Exercise instructions: Go through the data below and return each line where the string "Zealand" occurs.

Material provided:
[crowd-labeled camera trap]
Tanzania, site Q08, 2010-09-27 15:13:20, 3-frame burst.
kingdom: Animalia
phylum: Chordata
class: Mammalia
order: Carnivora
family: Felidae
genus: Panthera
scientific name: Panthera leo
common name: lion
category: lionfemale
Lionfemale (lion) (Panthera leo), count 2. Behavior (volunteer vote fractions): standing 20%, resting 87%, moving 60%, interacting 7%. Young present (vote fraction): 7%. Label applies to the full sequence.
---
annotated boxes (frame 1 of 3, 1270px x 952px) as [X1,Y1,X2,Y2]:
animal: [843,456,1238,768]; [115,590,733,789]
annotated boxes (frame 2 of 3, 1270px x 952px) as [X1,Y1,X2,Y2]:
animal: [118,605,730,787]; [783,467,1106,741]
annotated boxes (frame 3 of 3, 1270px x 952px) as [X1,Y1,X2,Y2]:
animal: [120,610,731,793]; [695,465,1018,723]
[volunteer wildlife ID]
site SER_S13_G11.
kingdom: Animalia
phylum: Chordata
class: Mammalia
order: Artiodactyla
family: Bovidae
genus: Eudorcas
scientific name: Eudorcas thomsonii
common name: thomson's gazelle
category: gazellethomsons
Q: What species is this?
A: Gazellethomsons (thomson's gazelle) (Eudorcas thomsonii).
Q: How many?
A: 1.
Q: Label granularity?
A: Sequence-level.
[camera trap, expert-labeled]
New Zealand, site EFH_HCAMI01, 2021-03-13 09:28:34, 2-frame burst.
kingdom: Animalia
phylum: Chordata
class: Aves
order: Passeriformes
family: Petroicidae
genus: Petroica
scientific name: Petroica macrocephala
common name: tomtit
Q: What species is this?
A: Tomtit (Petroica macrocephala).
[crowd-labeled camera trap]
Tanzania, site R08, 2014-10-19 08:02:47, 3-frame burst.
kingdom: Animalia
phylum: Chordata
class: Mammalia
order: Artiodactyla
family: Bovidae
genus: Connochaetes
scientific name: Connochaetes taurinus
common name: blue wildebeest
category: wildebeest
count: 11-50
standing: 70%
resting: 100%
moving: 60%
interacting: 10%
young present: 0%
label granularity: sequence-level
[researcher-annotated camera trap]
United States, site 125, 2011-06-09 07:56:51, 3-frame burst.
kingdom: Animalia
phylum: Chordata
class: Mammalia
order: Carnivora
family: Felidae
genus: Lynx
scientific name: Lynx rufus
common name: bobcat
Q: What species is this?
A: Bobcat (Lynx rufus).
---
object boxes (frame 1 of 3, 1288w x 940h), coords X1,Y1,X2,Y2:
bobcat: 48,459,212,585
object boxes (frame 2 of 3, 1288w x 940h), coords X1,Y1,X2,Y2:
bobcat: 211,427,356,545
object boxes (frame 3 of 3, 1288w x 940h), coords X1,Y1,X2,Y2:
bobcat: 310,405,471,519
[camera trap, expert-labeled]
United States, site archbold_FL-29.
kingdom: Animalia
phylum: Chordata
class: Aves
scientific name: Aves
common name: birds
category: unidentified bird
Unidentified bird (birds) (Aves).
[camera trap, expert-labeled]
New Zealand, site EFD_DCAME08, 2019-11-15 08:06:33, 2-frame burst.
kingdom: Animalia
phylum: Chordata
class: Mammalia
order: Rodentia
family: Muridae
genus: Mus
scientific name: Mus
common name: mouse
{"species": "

Reply:
New Zealand, site EFH_HCAMI01, 2021-03-13 09:28:34, 2-frame burst.
New Zealand, site EFD_DCAME08, 2019-11-15 08:06:33, 2-frame burst.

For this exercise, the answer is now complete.